Curiosamente, onde a Giselle, coreografada por Perrot e Coralli, surge desgrenhada como uma mulher louca nos séculos passados caminhando através do mundo dos sãos, a de Dada surge de cabeça rapada, como se o drama se restringisse à sua expressão mais simples. Juntamente com o romantismo e sentimentalismo, que alimentam o bailado original, caíram detalhes de enorme importância para o entendimento da narrativa. Existe alguma gritaria e palavreado pouco perceptível, mas, quase nenhuma mímica.
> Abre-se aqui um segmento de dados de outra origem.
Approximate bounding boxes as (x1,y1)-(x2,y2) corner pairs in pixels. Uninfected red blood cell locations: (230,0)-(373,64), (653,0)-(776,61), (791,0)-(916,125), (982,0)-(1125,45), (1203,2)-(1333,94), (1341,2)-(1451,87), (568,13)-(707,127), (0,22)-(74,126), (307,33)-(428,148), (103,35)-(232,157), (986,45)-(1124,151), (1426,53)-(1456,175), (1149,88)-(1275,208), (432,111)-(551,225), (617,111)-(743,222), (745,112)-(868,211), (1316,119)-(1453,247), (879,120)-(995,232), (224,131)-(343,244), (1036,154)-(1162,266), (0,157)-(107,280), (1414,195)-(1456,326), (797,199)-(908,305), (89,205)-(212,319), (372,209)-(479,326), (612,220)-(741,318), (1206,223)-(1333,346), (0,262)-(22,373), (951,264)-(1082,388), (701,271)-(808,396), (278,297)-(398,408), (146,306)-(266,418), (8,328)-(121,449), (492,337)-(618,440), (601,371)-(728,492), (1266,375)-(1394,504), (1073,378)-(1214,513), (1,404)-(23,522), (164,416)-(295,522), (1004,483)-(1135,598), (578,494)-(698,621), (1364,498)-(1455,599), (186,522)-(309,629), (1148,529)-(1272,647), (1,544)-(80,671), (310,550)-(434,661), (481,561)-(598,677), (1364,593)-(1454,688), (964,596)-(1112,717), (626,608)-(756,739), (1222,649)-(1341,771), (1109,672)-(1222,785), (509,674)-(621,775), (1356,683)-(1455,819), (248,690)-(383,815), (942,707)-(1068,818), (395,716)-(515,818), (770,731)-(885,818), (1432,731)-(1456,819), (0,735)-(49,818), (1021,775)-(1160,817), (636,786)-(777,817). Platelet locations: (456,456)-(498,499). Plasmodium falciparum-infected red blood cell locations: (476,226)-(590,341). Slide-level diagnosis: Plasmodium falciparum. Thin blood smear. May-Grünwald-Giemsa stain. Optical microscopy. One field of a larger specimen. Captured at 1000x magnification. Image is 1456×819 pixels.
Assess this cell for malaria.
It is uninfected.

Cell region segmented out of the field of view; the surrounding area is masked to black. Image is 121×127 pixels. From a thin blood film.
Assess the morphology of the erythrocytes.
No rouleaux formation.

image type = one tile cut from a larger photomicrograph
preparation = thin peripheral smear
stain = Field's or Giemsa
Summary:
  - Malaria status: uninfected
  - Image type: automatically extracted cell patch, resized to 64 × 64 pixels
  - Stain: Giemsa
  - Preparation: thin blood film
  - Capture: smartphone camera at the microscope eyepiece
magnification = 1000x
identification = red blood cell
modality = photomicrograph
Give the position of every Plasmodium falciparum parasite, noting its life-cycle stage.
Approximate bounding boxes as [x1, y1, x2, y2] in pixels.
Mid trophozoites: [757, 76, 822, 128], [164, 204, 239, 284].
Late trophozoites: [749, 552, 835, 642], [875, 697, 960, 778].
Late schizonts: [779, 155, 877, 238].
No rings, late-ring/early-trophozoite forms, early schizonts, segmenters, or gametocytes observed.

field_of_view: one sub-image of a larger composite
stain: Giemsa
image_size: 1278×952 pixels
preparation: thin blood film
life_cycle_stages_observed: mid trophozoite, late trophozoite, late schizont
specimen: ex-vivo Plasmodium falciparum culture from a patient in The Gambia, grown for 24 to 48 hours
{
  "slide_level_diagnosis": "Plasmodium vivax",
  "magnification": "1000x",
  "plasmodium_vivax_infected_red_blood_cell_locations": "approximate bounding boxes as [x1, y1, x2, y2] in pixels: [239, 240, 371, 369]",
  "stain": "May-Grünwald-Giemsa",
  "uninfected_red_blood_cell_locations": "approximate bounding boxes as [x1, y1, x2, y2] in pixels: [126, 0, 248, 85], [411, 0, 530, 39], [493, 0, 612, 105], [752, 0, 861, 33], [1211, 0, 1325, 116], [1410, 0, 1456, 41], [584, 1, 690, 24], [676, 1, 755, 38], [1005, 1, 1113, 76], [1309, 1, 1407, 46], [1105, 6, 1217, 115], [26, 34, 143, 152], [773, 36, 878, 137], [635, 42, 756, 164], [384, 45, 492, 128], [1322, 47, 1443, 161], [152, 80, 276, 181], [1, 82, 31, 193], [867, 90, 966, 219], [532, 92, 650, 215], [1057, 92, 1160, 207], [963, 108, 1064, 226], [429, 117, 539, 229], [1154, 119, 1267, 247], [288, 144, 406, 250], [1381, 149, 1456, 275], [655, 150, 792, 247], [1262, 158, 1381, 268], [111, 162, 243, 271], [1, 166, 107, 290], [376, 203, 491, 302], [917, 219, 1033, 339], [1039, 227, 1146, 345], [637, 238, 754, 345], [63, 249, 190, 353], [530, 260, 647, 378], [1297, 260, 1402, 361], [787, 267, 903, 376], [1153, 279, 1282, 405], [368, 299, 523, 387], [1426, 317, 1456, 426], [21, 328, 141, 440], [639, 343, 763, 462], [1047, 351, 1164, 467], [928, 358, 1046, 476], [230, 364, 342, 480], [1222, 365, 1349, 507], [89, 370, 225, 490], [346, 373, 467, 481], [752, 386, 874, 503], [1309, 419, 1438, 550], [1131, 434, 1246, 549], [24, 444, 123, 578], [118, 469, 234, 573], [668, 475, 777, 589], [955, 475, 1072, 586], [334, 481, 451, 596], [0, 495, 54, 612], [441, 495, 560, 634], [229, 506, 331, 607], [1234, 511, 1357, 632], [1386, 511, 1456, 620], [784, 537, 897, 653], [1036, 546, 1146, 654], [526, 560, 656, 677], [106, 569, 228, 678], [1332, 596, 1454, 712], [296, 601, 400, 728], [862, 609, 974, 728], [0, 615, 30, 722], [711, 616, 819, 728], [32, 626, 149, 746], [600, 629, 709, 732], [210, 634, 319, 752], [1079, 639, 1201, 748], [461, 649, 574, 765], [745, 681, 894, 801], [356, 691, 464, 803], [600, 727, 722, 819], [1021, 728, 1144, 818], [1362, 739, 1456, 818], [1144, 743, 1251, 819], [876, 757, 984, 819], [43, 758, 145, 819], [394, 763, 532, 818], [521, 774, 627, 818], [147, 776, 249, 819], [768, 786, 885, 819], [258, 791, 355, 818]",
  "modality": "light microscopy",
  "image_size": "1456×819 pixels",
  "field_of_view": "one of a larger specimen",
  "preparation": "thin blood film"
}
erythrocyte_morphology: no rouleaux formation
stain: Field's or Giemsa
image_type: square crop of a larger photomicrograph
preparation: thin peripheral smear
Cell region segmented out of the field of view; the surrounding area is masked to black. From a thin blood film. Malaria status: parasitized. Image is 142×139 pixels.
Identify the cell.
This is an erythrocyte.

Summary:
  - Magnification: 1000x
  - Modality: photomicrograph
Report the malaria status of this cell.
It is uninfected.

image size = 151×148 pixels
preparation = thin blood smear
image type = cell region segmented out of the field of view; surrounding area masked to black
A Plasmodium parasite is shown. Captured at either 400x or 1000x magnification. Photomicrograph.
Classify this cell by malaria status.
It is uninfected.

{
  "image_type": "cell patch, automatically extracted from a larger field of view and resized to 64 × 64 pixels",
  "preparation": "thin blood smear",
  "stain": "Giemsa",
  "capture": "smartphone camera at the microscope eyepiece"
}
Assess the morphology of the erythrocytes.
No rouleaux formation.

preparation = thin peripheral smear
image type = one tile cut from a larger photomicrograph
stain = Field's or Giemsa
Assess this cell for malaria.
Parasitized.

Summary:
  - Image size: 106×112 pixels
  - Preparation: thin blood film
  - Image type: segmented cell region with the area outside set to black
Já para não mencionar o facto da história se completar com um grupo de “espíritos ancestrais” vestidos de vermelho unissexo em volta de uma feiticeira de chicote em punho, cuja energia é o verdadeiro espelho da vingança.
Os treze bailarinos do grupo dançam com excelente ritmo, energia e determinação, em frente de algumas projecções que tentam criar um espaço e um tempo algo indefinidos.
A curiosa música de Phillip Miller, serve muito bem os propósitos de Masilo e, sendo muito diferente da de Adolphe Adam, em certas passagens parece citá-la e, mesmo, homenageá-la. Ela cria, na verdade, uma total simbiose com o movimento, revelando-se um factor de grande importância para a caraterização de um bailado com uma coreografia muito mais interessante que os seus aspectos narrativos.
Em resumo, o que faltou em detalhe nesta “Giselle negra”, a coreografia de Dada Masilo mostrou em convicção e atitude. Ainda que a construção e psicologia das várias personagens tivesse deixado muitas pontas soltas, e ao grupo rigor no detalhe, o maior ganho desta peça foi fazer uma espécie de homenagem à África negra, aos seus costumes e rituais ancestrais, ainda que alguns deles sejam inadmissíveis no século XXI.